The rent for residential premises can be determined either through direct negotiations between the landlord and the tenant, or through collective negotiations between the landlord and a tenant organisation. In practice, an individual tenant rarely negotiates; it is almost always a tenants' organisation. The tenants’ organisation protects tenants’ rights and is almost always affiliated to the Swedish Union of Tenants. An ordinary tenancy will include a negotiation clause that binds the tenant to pay the rent determined at future negotiations. Collective negotiations are normally conducted once a year on the initiative of the landlord.

The rent for residential premises is determined in accordance with the utility value system (Sw. bruksvärdessystemet), which means that the condition and features of the premises – such as location, environment, size and level of modernity – are compared with other similar premises within the same area. The rent is not deemed reasonable if it is considerably higher than the rent for premises with an equivalent utility value. If no agreement is possible, the tenant or the landlord must refer to the Regional Rent Tribunal, which will either mediate or conduct a utility value review to establish the rent for individual apartments. Tenants can always require a utility value review for the rent of their own apartment. This also applies in cases where the rent is determined through collective negotiations. If the rent is found to be too high, the landlord must in future follow the rent determined by the Regional Rent Tribunal. A landlord and the tenants' union for where the property is located can agree that the rent could exceed the utility value. The rules are applicable to buildings that are newly produced and part of already existing buildings, which have been rebuilt with residential premises. Such agreement must include all of the residential premises within the new building or all of the residential premises in the part of the building that has been rebuilt. The main purpose of this is to assure a landlord that the rent will cover the costs for the premises if a dispute arises in the Regional Rent Tribunal regarding the rent.

A tenant’s insolvency has no effect on the lease if the tenant continues to pay the applicable rent and rent surcharges in due time. If the tenant neglects to pay the rent, the lease may be forfeited.

Depending on the tenant and his or her financial strength, a landlord may, in order to secure the tenant’s fulfilment of its obligations under the lease agreement, request a bank guarantee, a rent deposit or a parent company guarantee. Such a guarantee should be delivered to the landlord prior to the tenant taking possession of the premises.
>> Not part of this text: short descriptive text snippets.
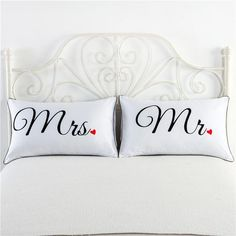 Dress up your room with these beautiful pillow covers!! Perfect the King and Queen of the household. You won't find these in stores so get them today.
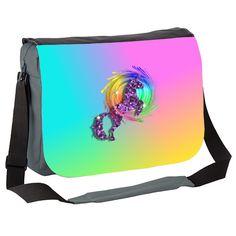 Sparkly Rainbow Unicorn Messenger Bag by designmarketshop at zippi.co.uk
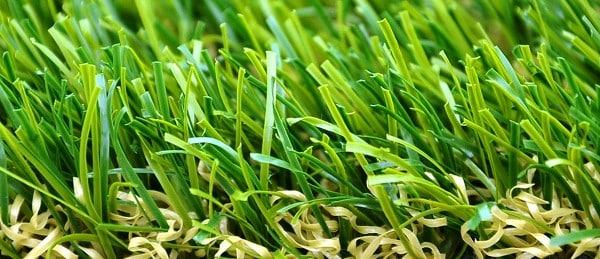 grama-sintetica-decorativa-inovagrass.jp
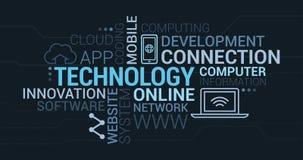 Облако бирки технологии и сетей ИТ Стоковое фото RF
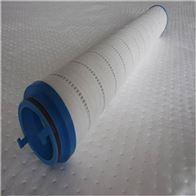 HC8800FKP26H颇尔液压滤芯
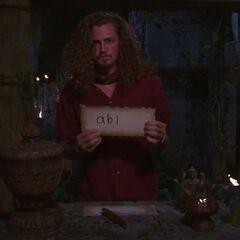 Joe casts his final vote against Abi-Maria.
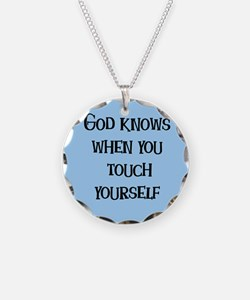 God Knows Necklace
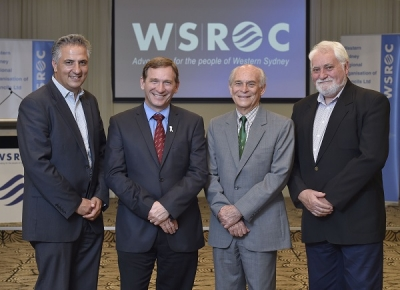 New WSROC Executive elected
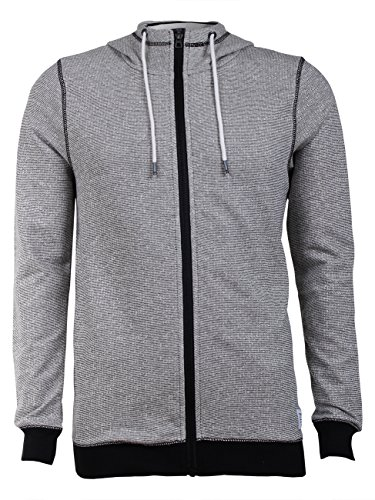 Tom Tailor Denim Herren Sweatjacke Yarn Dyed
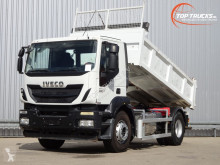 Iveco Stralis truck used tipper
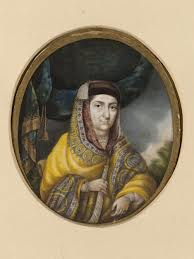 Begum Somroo, a tawaif who married an European mercenary and rose to command his armies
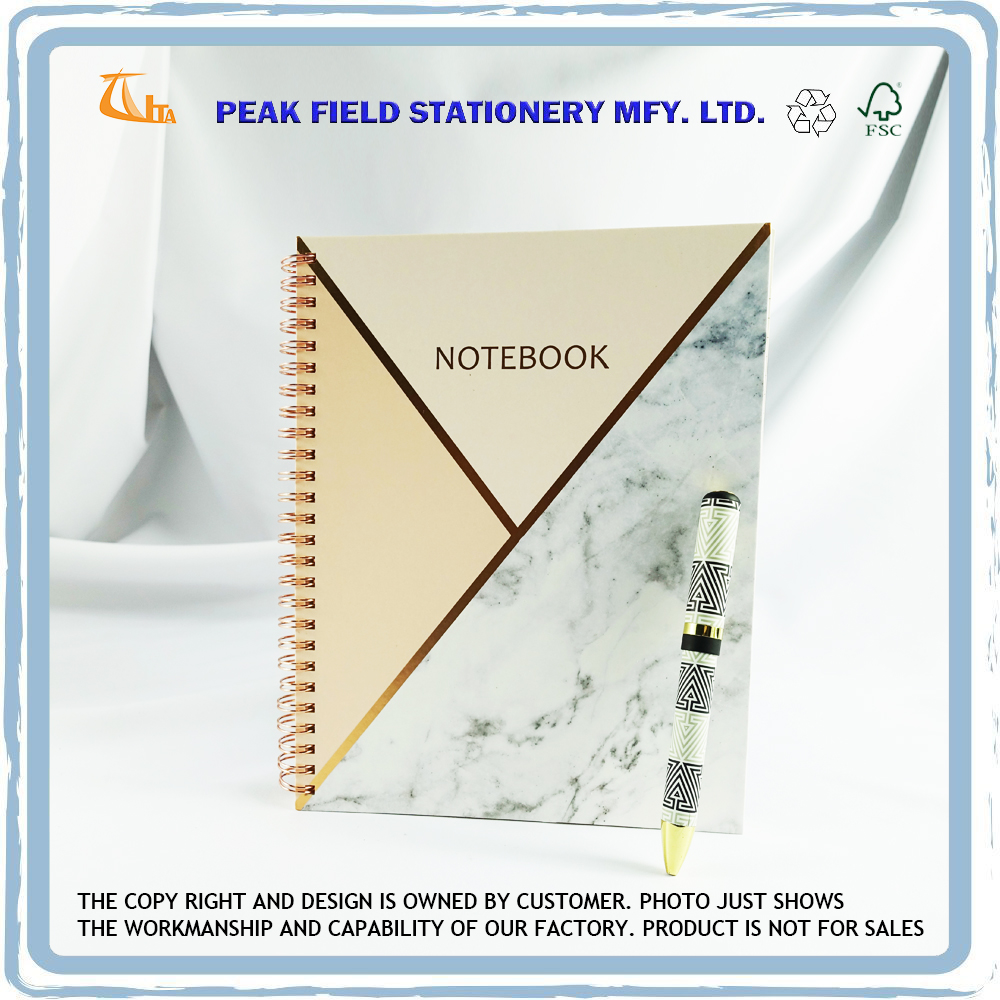 High Quality Custom Printing Composition Marble Gold Foil Cover Spiral Wire Notebook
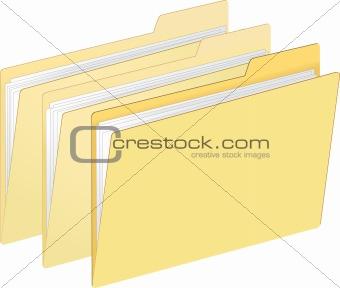 Three File Folder
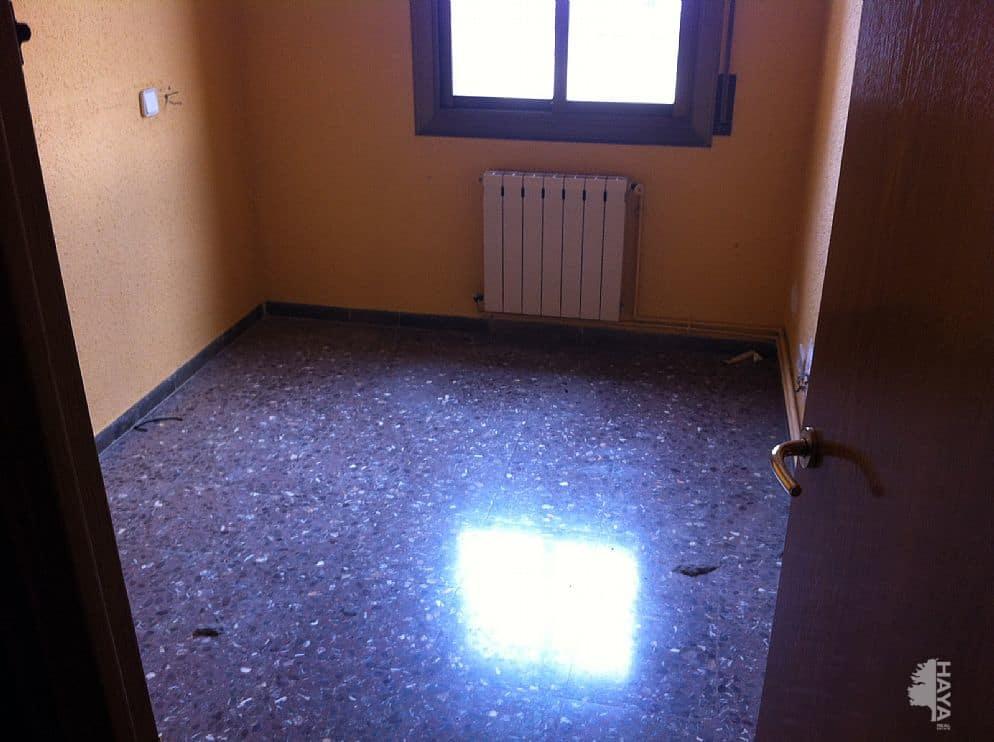 Piso en venta en Piso en Sabadell, Barcelona, 95.718 €, 3 habitaciones, 2 baños, 79 m2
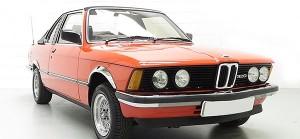 mah Sortiment Autotextilien Cabrioverdecke BMW 070X01914_mah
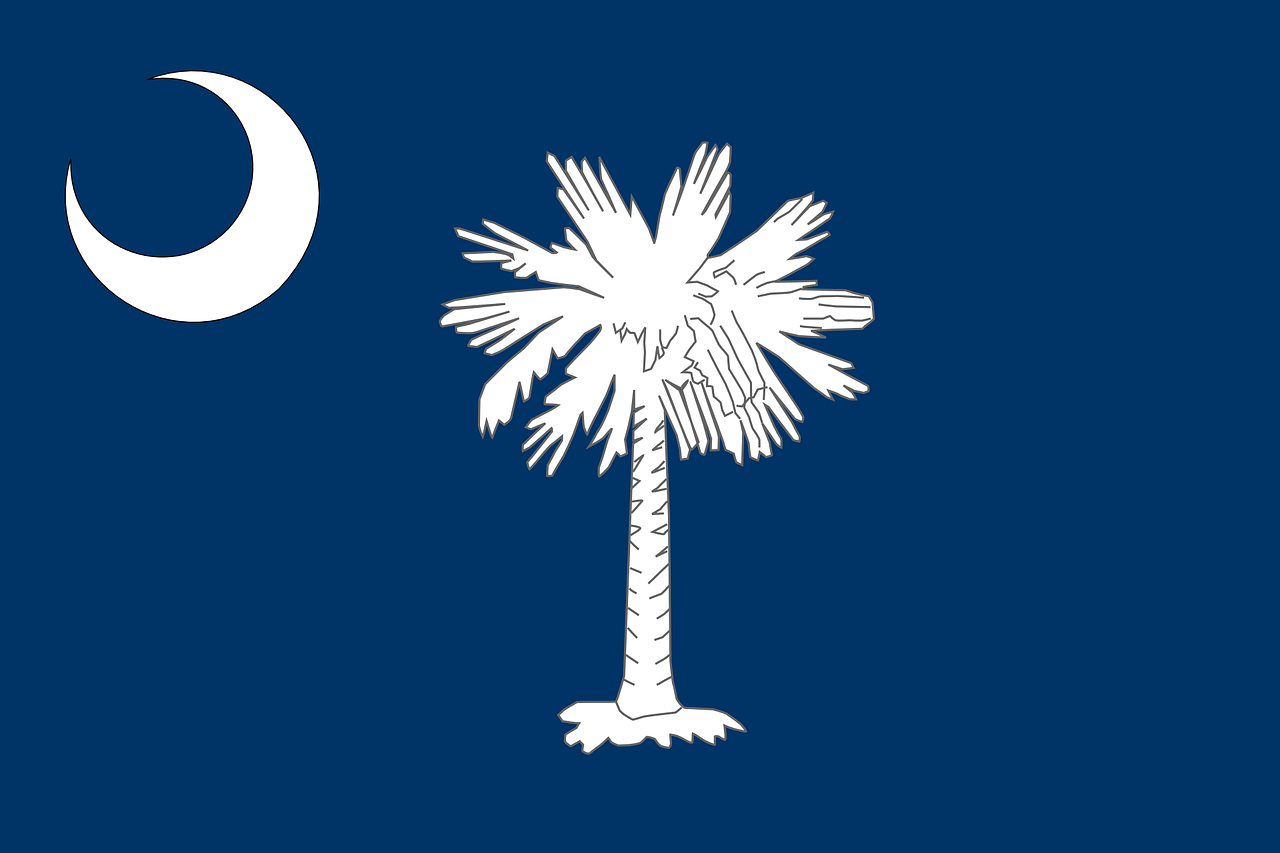 flag, south carolina, state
A tenant to a commercial lease has, as a main rule, an indirect security of tenure if the lease term exceeds nine months. The indirect security of tenure gives the tenant the right to compensation should the landlord terminate the lease at the end of each lease term without due cause (as specifically set out in the Land Code). The same applies should the parties not agree on the terms for a prolongation of the lease following a termination for amended terms and the terms proposed by the landlord are not deemed to be reasonable and conform to market practice. The most common event granting the right for a landlord to terminate an agreement at the end of the relevant term is a major rebuilding/construction, provided that the landlord may offer the tenant with acceptable replacement premises. If a lease agreement is terminated by reference to any of the foregoing and unless, if applicable, the landlord provides acceptable replacement premises, the tenant is entitled to receive a minimum compensation equal to one year of rental payments. The tenant is also entitled to compensation for any economic loss suffered in excess of the minimum compensation. If the tenant has to vacate the premises, unless the tenant has terminated the lease, the tenant may submit a request for respite in vacating the premises to the Regional Rent Tribunal; such respite can be granted for a maximum period of two years.

The tenant may waive its indirect security of tenure in a separate agreement. Such an agreement must be approved by the Regional Rent Tribunal if it is agreed upon during the first nine months of an initial lease period. The Rent Tribunal’s approval must be obtained prior to the tenant taking possession of the premises in order to be enforceable.

As mentioned, Swedish lease law is very formal and established in favour of tenants. A landlord cannot terminate a lease agreement prematurely unless the lease is considered forfeited. A lease may be considered forfeited, inter alia, in the event a tenant is subject to late payments or in the event the tenant subleases the lease object without the required consent and permission. However, a tenant may terminate a lease agreement prematurely in any event that the parties have agreed upon in the lease agreement.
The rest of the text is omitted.